ChEMBL has made 37 releases so far. 35 of them have been major releases, and two have been minor releases (v22.1 and v24.1). While it only began bundling a SQLite dump of the database v19, Eloy Felix recently informed me that the team constructed SQLite dumps for all previous versions, too. This is great, because I use the SQLite dump as the primary mechanism for querying the database.

chembl-downloader automates downloading any version of ChEMBL’s SQLite database, unpacking it from the TAR archive, connecting to it, making a SQL query, and returning the results as a Pandas DataFrame object with chembl_downloader.query() or chembl_downloader.query_scalar() like in:

import chembl_downloader

sql = "SELECT * FROM activities LIMIT 5"
rows = chembl_downloader.query(sql, version=1)

sql = "SELECT COUNT(*) FROM activities"
count: int = chembl_downloader.query_scalar(sql, version=1)
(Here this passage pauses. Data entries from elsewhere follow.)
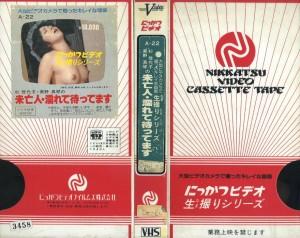 杉佳代子・美野真琴の未亡人 濡れて待ってます  VHSネットレンタル ビデオ博物館 廃盤ビデオ専門店 株式会社Kプラス VHS買取 ビデオテープ買取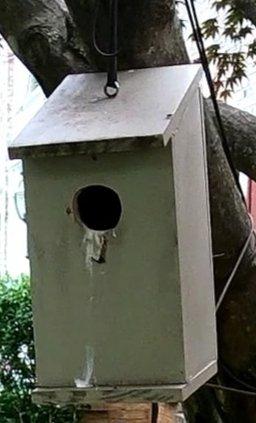 Empty nestbox - 5-27-2020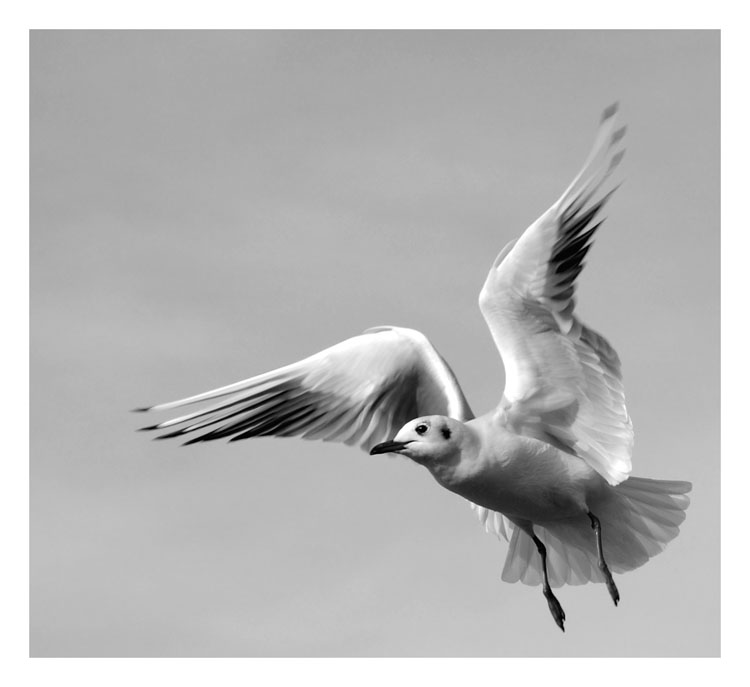 "photo ""bird"" tags: nature, black&white, wild animals"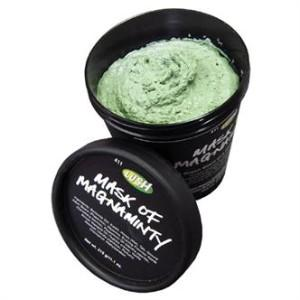 Fav Buys - Feb for Jan - Lush Mask of Magnaminty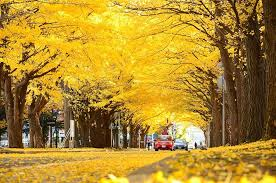 15 of the world s most beautiful tree tunnels and how to get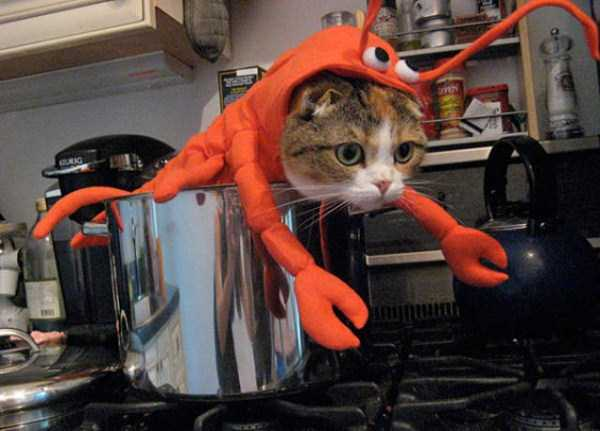cats-halloween-costumes-6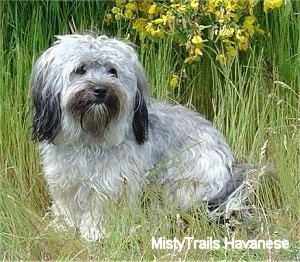 A grey and white with black Havanese is standing in tall grass with taller grass and yellow flowers behind it.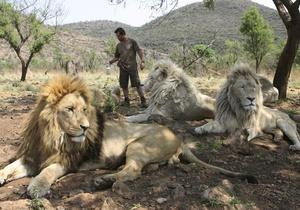 Ученые установили, что львы чаще нападают на людей после полнолуния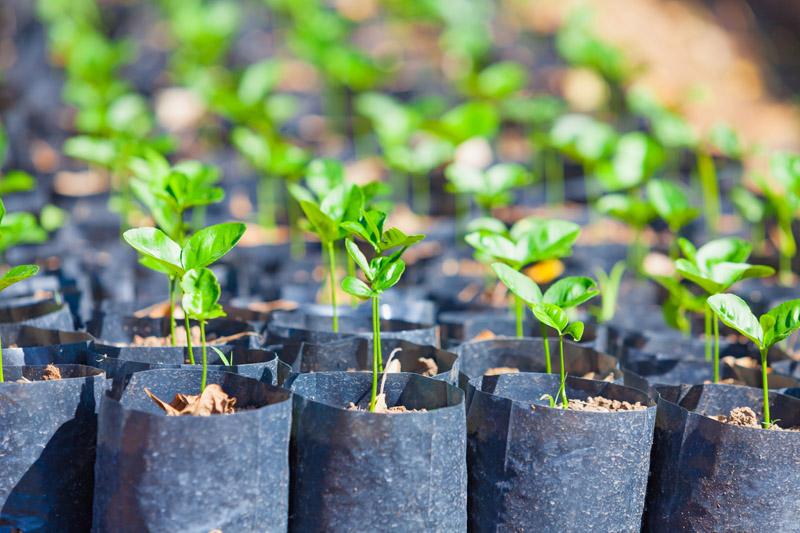 seedlings-s-orig.jpg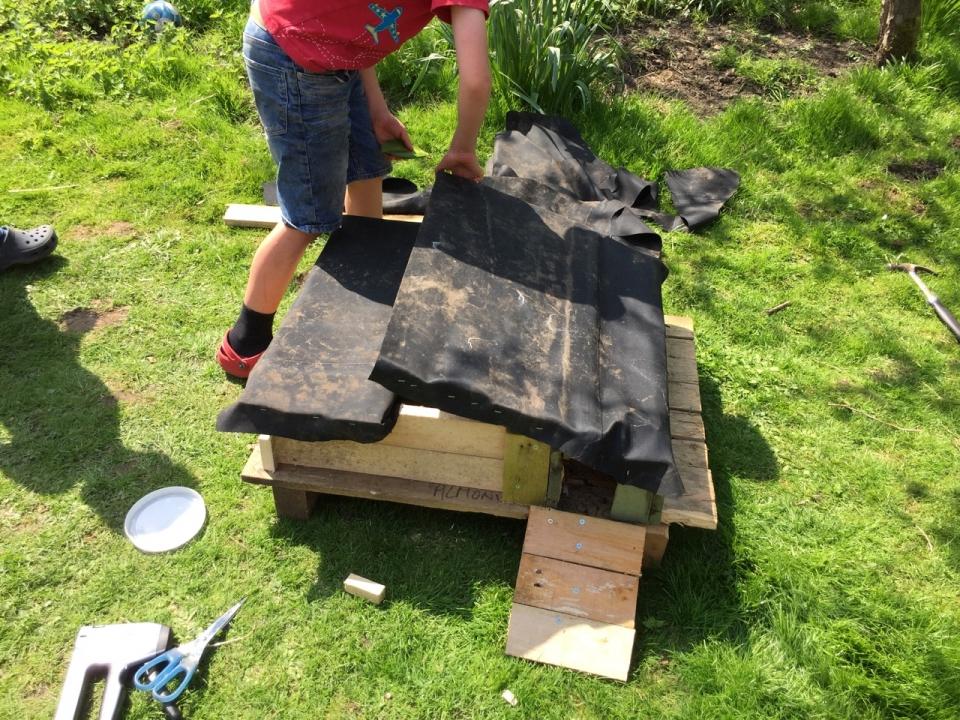 Building a Hedgehog House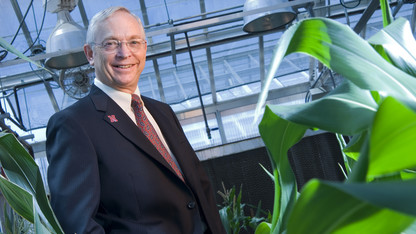 Researchers find key pieces to corn yield puzzle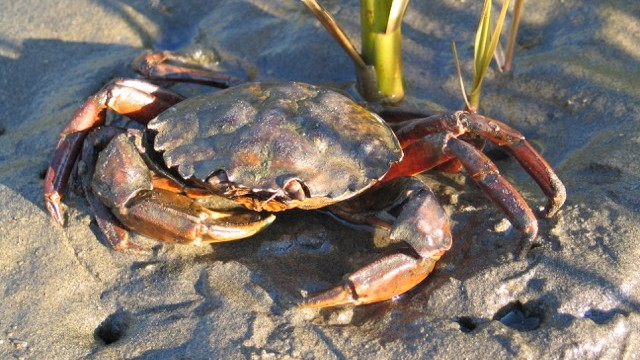 Why a Single Crab Has West Coast Researchers Worried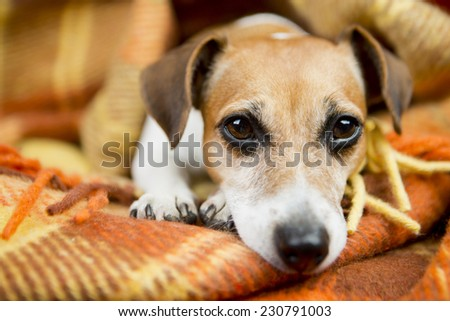 Cute little dog lies nestled warm soft blanket. Relaxation and comfort - stock photo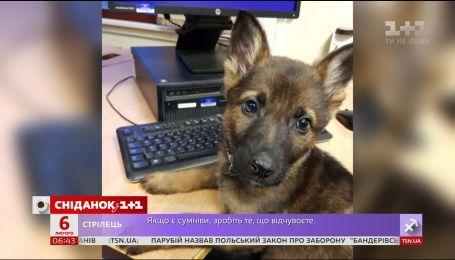 Полиция Шотландии показала своих сотрудников-щенков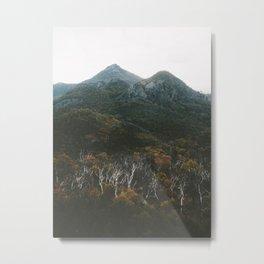 Mt Exmouth Metal Print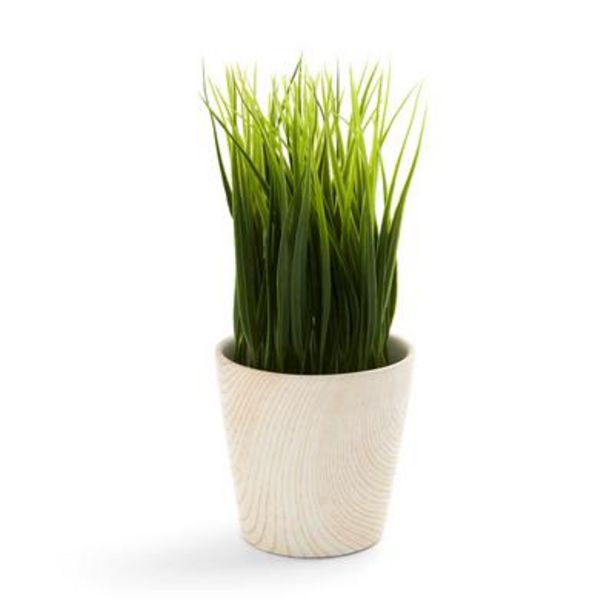 White Wooden Faux Potted Plant deals at $3.5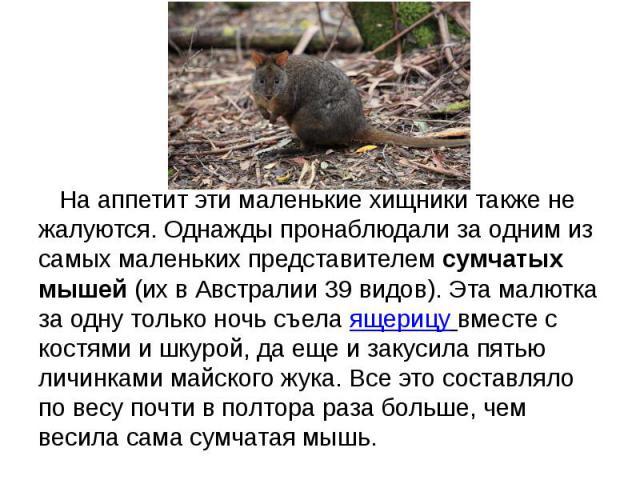 На аппетит эти маленькие хищники также не жалуются. Однажды пронаблюдали за одним из самых маленьких представителемсумчатых мышей(их в Австралии 39 видов). Эта малютка за одну только ночь съелаящерицу вместе с костями …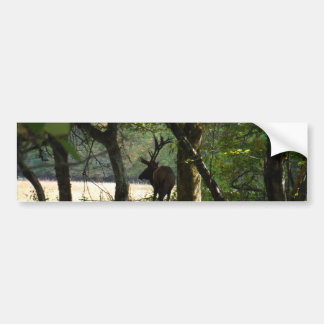 Bull Elk at wood edge Camouflage Bumper Stickers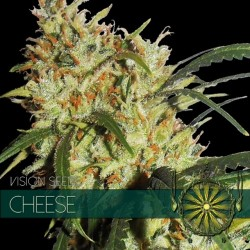 CHEESE VISION SEEDS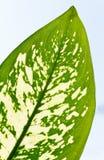 片段叶子工厂视窗 库存图片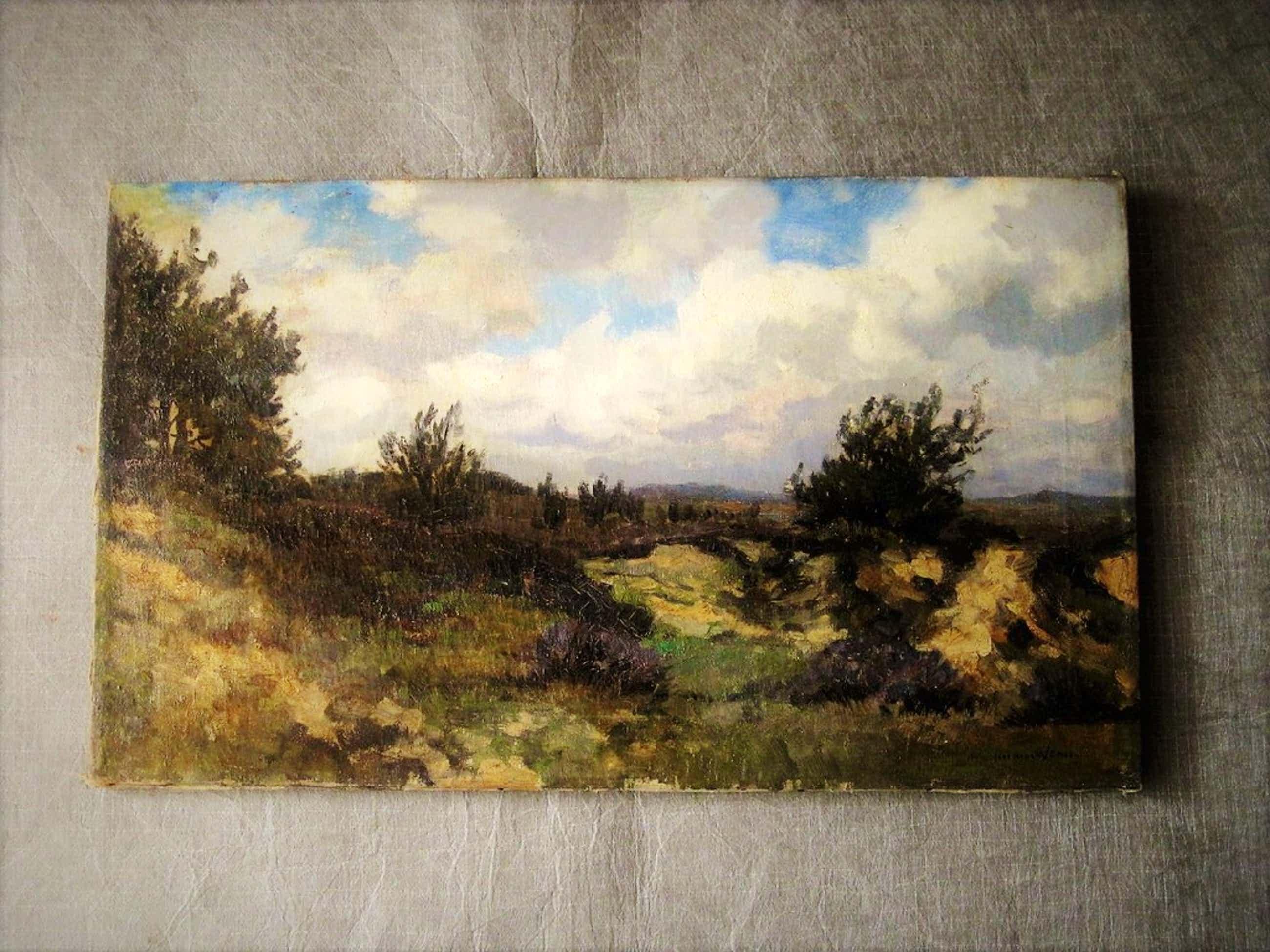 """Omstr 1930 geschilderd olieverf """"Wolken boven Schiermonnikoog"""" M.van Waning      kopen? Bied vanaf 90!"""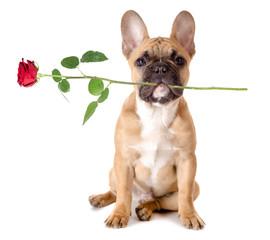 Französische Bulldogge mit Rose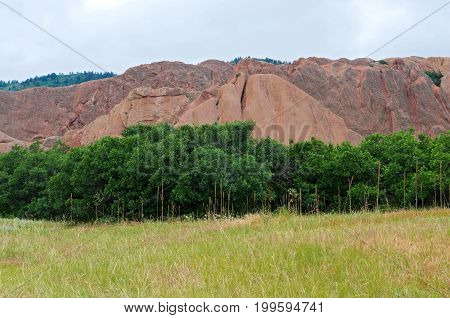 meadow trees and rock formations at roxborough state park in douglas county colorado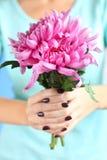 Хризантемы в руках Стоковая Фотография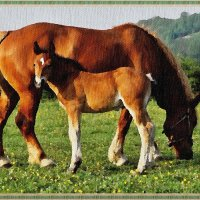 Рисую лошадей :: Лидия (naum.lidiya)
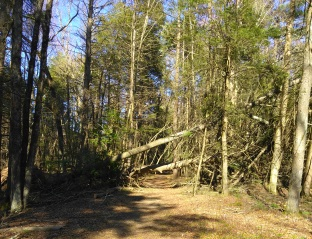 Winter storm damage on the Rockland Fireworks Trail.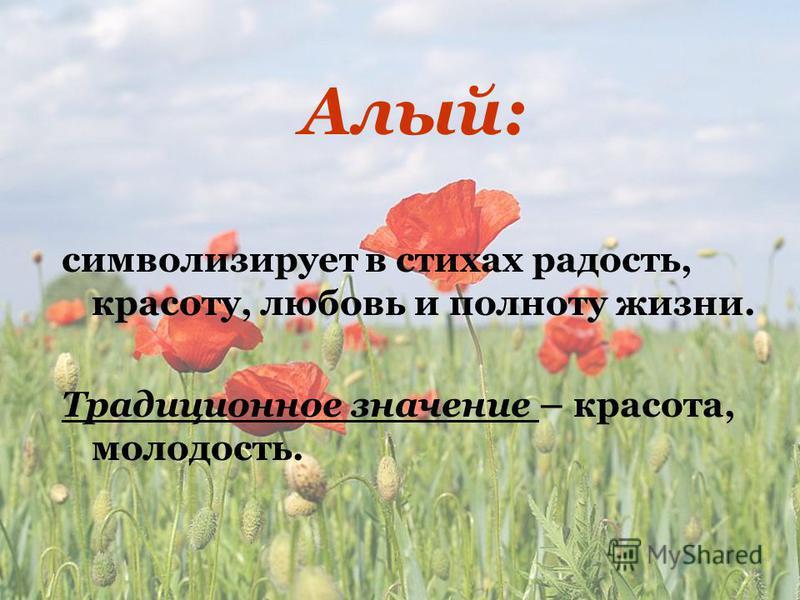 Алый: символизирует в стихах радость, красоту, любовь и полноту жизни. Традиционное значение – красота, молодость.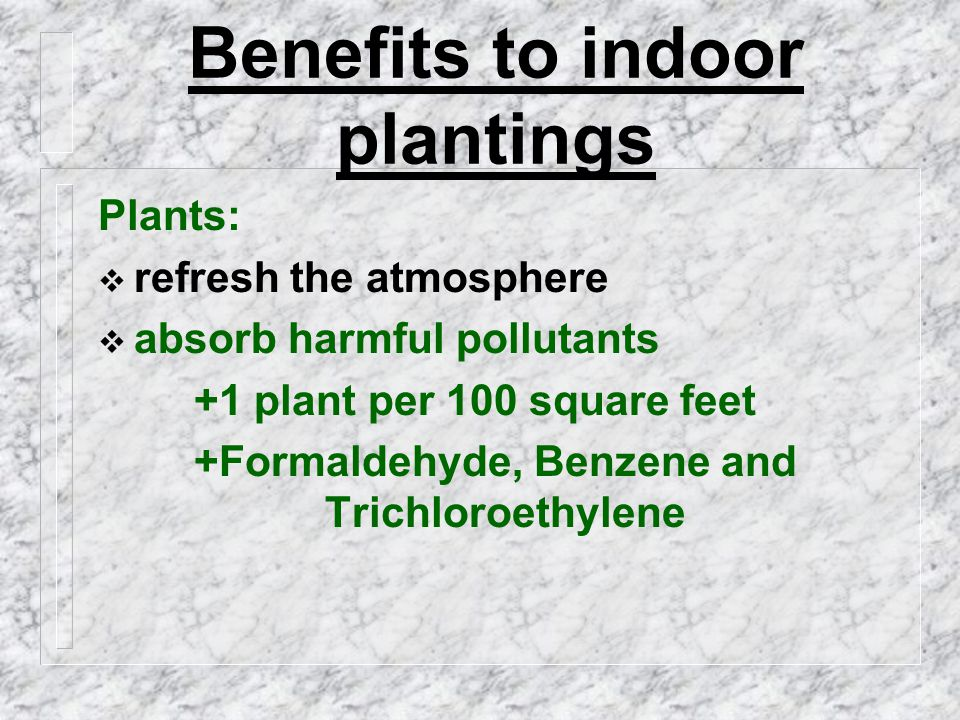 Benefits to indoor plantings Plants:  refresh the atmosphere  absorb harmful pollutants +1 plant per 100 square feet +Formaldehyde, Benzene and Trichloroethylene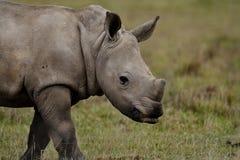 Jeunes blancs de rhinocéros, Kenya Images libres de droits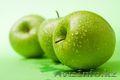 Саженцы (привитые, карликовых, полукарликовых и классических) плодовоягодных. ) - Изображение #7, Объявление #471566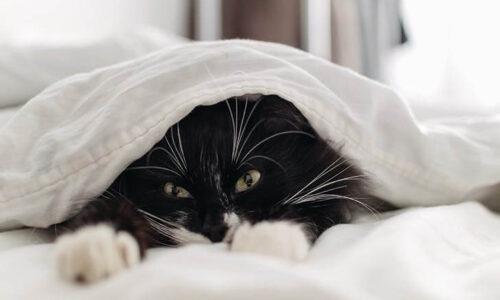 Kediler Nerde Uyur?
These functions can be used to write a loop and run the same SQL query over every version of ChEMBL with a few two caveats:

to get all versions of ChEMBL, it needs to include v22.1 and v24.1. chembl.versions() provides convenient access to construct this iterator
SQLite does not allow for opening a compressed database (without paying for an extension), so each version needs to be uncompressed. Unfortunately, most personal computers (including mine) don’t enough hard disk space to have an uncompressed copy of each version of ChEMBL

Results of Temporal Analysis

I wrote a CLI utility chembl_downloader history which downloads, decompresses, analyzes, and then deletes each version of ChEMBL iteratively over the span of about three hours.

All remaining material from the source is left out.